EXERCISE TASKS ▸
1 - How would you translate the sentence "I part ways with the analysis and conclusion." from the dissent in State v. Straub into Spanish?
2 - Can you revise the dissent in State v. Straub from "The exceptions to the fourth" to "its imminent destruction.", putting "fleeting" in place of "evanescent"?
3 - Could you carry on the dissent in State v. Straub from the point where it stops?

EXCERPT TO READ ▸
-------------------------

State v. Straub

BROOK, J.,

dissenting.

I agree with the standard cited by the majority for reviewing motions to suppress. See Carter v. State, 686 N.E.2d 1254, 1258 (Ind.1997); Haviland v. State, 677 N.E.2d 509, 513 (Ind.1997). I part ways with the analysis and conclusion.

*602At the outset, I would note that during the ride to the police station, Straub asked Officer Grable what charges would be filed. Officer Grable opined that Straub would be charged with resisting law enforcement and operating a vehicle while intoxicated. Straub explained that he already had an OWI conviction and could not get another. Once at the police station, Officer Grable read the Miranda rights to Straub and asked him why he fled. Straub replied that he was out getting cigarettes when the driver of the lead truck cut him off, which caused Straub to drive erratically. Straub also claimed that he was dropping his snow blade on the road to help him stop on the icy road. He then admitted that he did not stop when ordered to because he got scared. Straub took the chemical breath test after making these statements. It is these statements that the State argues should not have been suppressed.

“[I]f a confession is the product of an unlawful detention or an illegal arrest it is inadmissible.” Dillon v. State, 454 N.E.2d 845, 851 (Ind.1983); see also Campbell v. State, 500 N.E.2d 174, 179 (Ind.1986) (“Statements, however voluntary, are inadmissible under the Fourth Amendment if they are the product of an illegal detention and not the result of an independent act of free will.”). A warrantless in-home arrest is not valid without probable cause to arrest the suspect and exigent circumstances making it impractical to first procure an arrest warrant. Harrison v. State, 424 N.E.2d 1065, 1068 (1981) (emphasis added). We have elaborated:

Courts should take a very hard line against the search of a person’s home without a warrant or consent; and therefore, demand a genuine showing of an emergency before they will excuse the police’s failure to obtain a warrant. Such exigent circumstances justify dispensing with the search warrant but do not eliminate the need for probable cause. The State bears the burden of proving that a warrantless search falls into one of the exceptions to the requirement of a judicially issued search warrant.
The exceptions to the fourth amendment’s requirement of a search warrant before lawful entry of a premises include risk of bodily harm or death, aiding a person in need of assistance, protecting private property, or actual or imminent destruction or removal of evidence before a search warrant may be obtained. Exigent circumstances justifying a war-rantless search exist where the police have an objective and reasonable fear that the evidence is about to be destroyed; the arresting officers must have a reasonable belief that there are people within the premises who are destroying or about to destroy the evidence. In such a case, the evidence’s nature must be evanescent and the officers must fear its imminent destruction.

Harless v. State, 577 N.E.2d 245, 248 (Ind.Ct.App.1991) (citations omitted).

We have found “the threat of the ‘metabolic destruction of the evidence’ of a suspect’s intoxication, i.e., the bodily absorption of the alcohol in his bloodstream” to be exigent circumstances. Zimmerman v. State, 469 N.E.2d 11, 17 (Ind.Ct.App.1984) (citing Shultz v. State, 417 N.E.2d 1127, 1138 (Ind.Ct.App.1981)). In view of Zimmerman, I am willing to agree with the majority’s assertion that exigent circumstances existed. But see Justice v. State, 552 N.E.2d 844, 847 (Ind.Ct.App.1990) (stating, in a different context: “Absent an auto accident, the dissipation of alcohol in the blood does not alone create exigent circumstances.”). However, the exigent circumstance of dissipation of alcohol does *603not seem to be of the same magnitude as the other types of exigent circumstances.

-------------------------

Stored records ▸
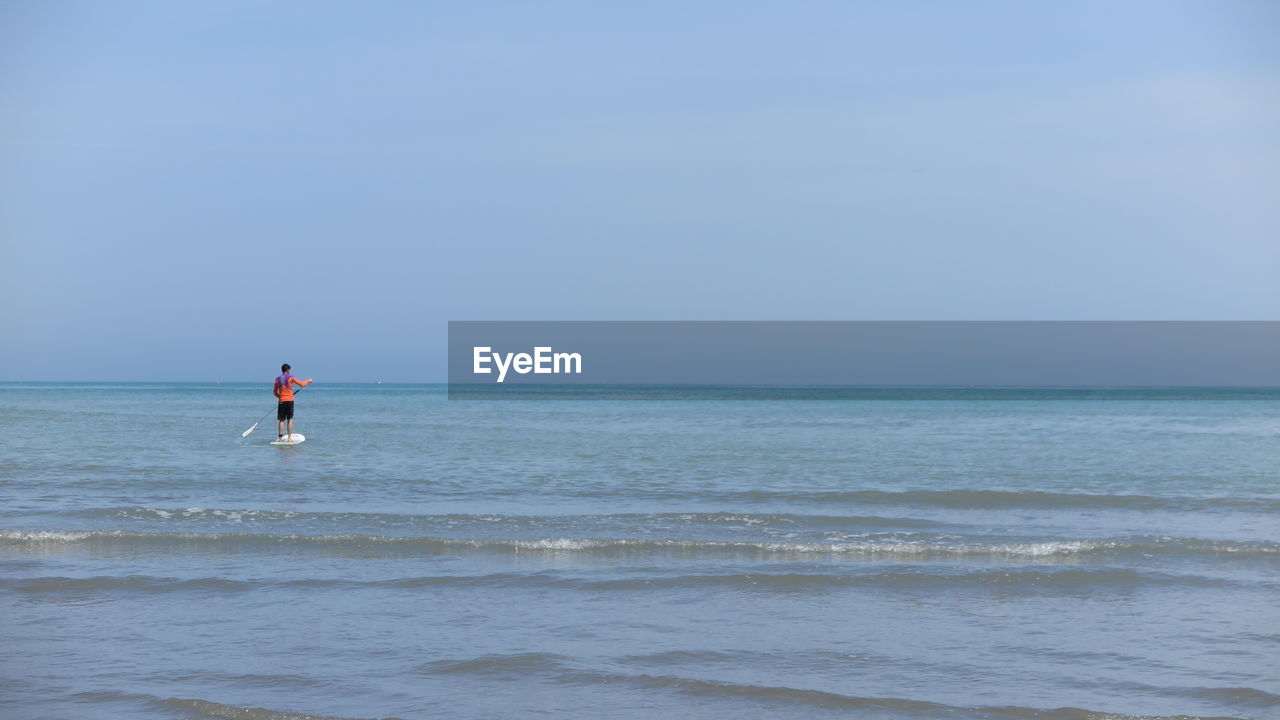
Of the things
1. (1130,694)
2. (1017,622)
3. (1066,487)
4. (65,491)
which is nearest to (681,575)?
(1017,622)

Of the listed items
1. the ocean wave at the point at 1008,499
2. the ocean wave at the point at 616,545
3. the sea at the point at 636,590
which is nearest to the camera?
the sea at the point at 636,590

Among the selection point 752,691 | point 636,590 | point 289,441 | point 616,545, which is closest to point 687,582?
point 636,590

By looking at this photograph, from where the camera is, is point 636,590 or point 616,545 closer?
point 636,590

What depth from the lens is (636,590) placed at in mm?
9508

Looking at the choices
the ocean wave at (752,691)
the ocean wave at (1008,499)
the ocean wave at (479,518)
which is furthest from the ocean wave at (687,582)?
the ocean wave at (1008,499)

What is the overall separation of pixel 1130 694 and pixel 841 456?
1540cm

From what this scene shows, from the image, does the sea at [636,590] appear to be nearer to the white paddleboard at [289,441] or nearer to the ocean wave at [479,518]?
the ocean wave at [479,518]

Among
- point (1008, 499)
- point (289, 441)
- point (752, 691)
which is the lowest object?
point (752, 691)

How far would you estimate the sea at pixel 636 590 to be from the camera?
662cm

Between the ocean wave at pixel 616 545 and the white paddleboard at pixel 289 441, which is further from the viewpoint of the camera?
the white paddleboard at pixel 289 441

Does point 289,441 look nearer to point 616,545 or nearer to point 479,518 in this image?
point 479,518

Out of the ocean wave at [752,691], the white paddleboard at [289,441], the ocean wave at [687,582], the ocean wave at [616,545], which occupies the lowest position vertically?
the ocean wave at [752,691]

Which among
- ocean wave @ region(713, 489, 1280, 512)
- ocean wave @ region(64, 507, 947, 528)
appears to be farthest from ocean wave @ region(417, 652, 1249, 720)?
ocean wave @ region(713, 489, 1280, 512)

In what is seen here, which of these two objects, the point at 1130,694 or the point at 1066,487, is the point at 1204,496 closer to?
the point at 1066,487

-------------------------

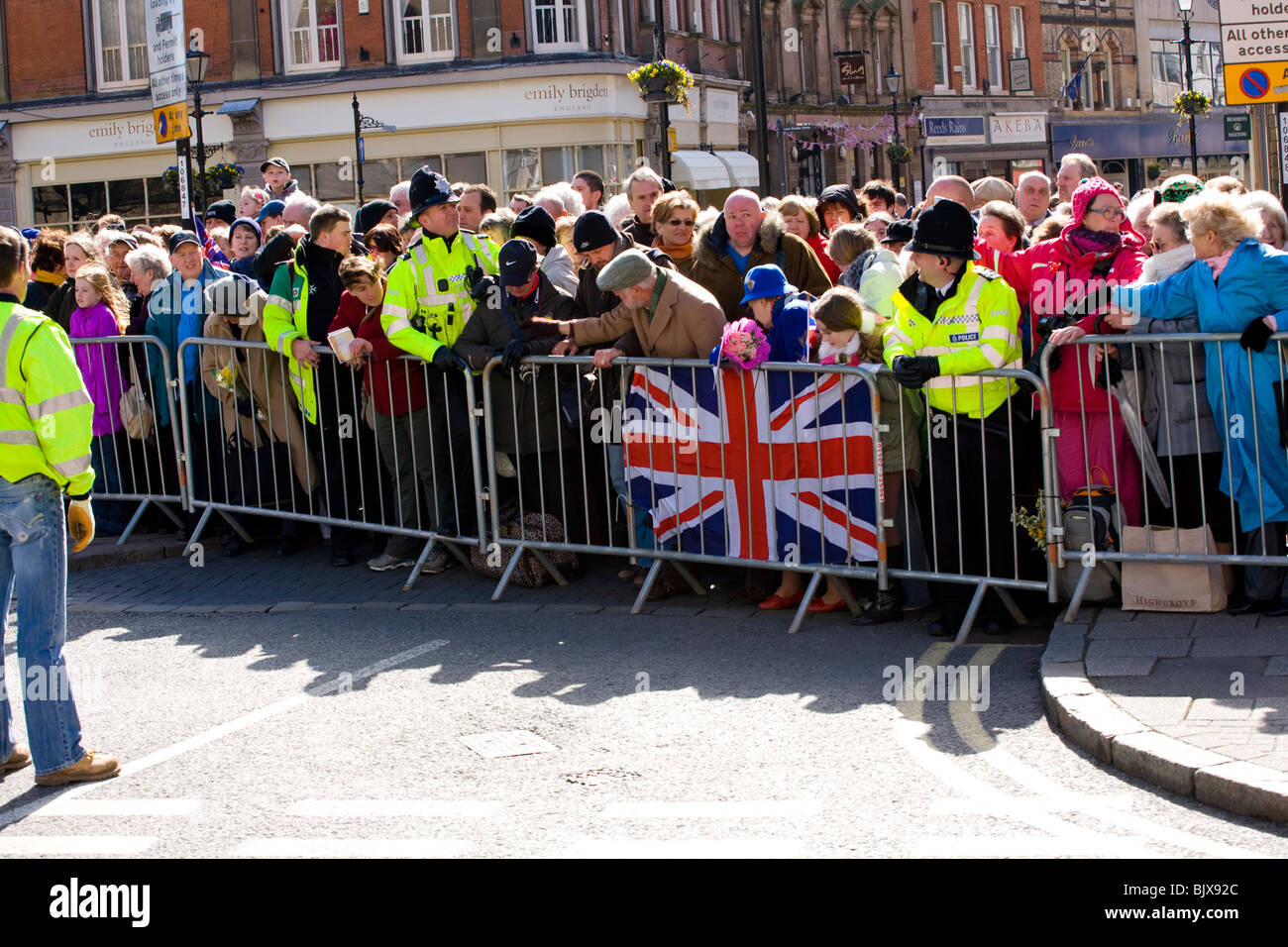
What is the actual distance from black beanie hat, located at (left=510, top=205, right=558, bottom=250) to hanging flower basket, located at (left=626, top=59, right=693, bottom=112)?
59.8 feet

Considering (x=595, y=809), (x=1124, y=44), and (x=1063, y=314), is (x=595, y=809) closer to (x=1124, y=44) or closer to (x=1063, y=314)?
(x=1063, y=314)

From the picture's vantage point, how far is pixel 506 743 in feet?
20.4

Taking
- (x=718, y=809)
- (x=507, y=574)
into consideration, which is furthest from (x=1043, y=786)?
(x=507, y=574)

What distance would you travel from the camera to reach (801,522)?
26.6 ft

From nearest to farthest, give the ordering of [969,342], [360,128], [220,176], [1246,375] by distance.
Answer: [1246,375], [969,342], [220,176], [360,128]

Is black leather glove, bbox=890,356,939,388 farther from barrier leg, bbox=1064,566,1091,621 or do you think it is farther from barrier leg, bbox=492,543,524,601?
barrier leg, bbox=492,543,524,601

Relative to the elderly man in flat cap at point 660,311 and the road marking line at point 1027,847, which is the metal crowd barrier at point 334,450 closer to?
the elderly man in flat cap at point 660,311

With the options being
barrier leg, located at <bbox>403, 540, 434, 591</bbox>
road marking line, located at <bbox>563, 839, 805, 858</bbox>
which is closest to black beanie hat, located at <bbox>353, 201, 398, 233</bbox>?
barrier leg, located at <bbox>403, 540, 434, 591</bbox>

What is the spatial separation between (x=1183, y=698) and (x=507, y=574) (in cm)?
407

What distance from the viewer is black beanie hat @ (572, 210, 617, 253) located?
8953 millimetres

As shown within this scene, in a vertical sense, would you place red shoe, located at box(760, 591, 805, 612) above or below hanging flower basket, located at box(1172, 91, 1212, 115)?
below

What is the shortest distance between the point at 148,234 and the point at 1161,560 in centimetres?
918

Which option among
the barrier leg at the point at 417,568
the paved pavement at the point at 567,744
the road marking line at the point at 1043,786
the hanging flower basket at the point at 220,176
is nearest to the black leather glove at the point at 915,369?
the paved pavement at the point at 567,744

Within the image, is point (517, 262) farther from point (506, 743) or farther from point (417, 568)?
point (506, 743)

-------------------------

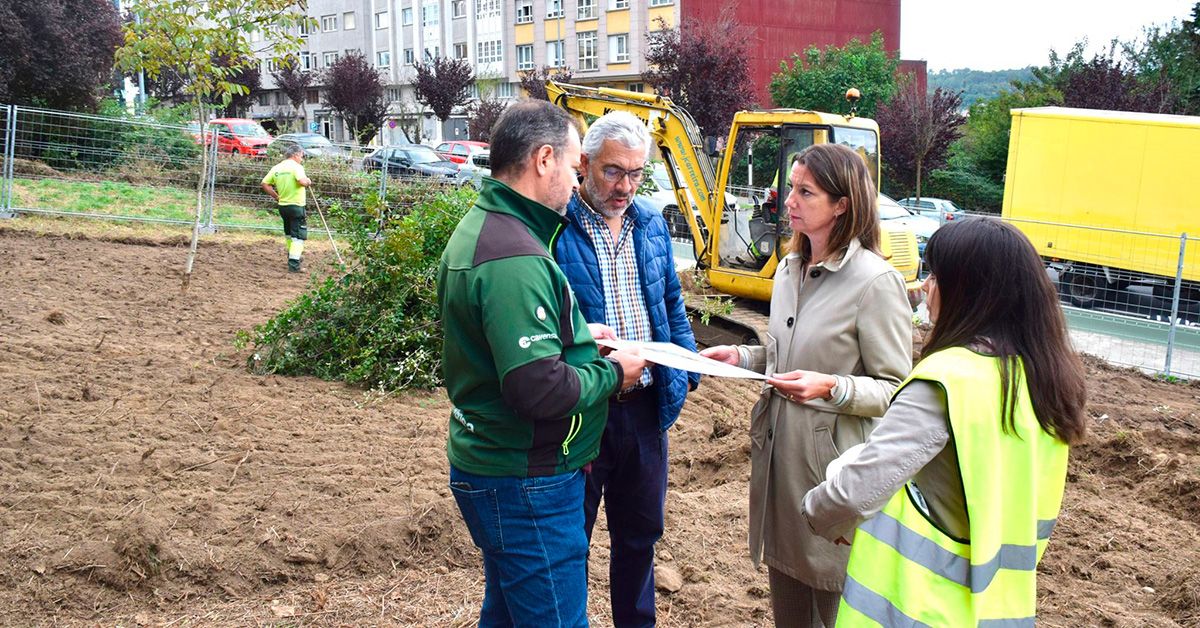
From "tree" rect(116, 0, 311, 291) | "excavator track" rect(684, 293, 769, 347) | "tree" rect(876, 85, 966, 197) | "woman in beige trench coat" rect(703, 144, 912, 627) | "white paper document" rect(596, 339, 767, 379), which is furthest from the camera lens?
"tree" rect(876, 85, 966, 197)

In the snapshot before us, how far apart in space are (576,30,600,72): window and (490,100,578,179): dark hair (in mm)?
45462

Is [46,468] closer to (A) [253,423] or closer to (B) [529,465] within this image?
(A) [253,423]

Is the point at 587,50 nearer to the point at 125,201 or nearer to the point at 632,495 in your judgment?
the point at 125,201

-------------------------

TASK RESPONSES ▸
1 - Discrepo del análisis y de la conclusión.

2 -
The exceptions to the fourth amendment’s requirement of a search warrant before lawful entry of a premises include risk of bodily harm or death, aiding a person in need of assistance, protecting private property, or actual or imminent destruction or removal of evidence before a search warrant may be obtained. Exigent circumstances justifying a war-rantless search exist where the police have an objective and reasonable fear that the evidence is about to be destroyed; the arresting officers must have a reasonable belief that there are people within the premises who are destroying or about to destroy the evidence. In such a case, the evidence’s nature must be fleeting and the officers must fear its imminent destruction.

3 -
As I have already noted, exigent circumstances must be coupled with probable cause to arrest. “Probable cause is said to exist when, at the time of an arrest, the arresting officer has knowledge of facts and circumstances which would warrant a reasonably cautious and prudent man to believe the suspect committed the criminal act in question.” State v. Blake, 468 N.E.2d 548, 550 (Ind.Ct.App.1984). Thus, I examine the possible bases for probable cause.

Until he spoke with Straub, Officer Grable knew only that: (1) a citizen had reported that a truck was being driven erratically; and (2) a man was running away from the area where Officer Grable had lost sight of the truck. There was no evidence that the citizen gave a description of the driver of the truck. Officer Grable conceded that he had “no idea” how many people were in the truck (Record at 114) and that he did not “have any idea who [the] white male [was]” that he saw running (Record at 125). Indeed, during Officer Grable’s deposition, the following colloquy transpired:

A. ... I see the suspect about here, running down this hill.
Q. ... How far are you, when you say suspect, you just see a person?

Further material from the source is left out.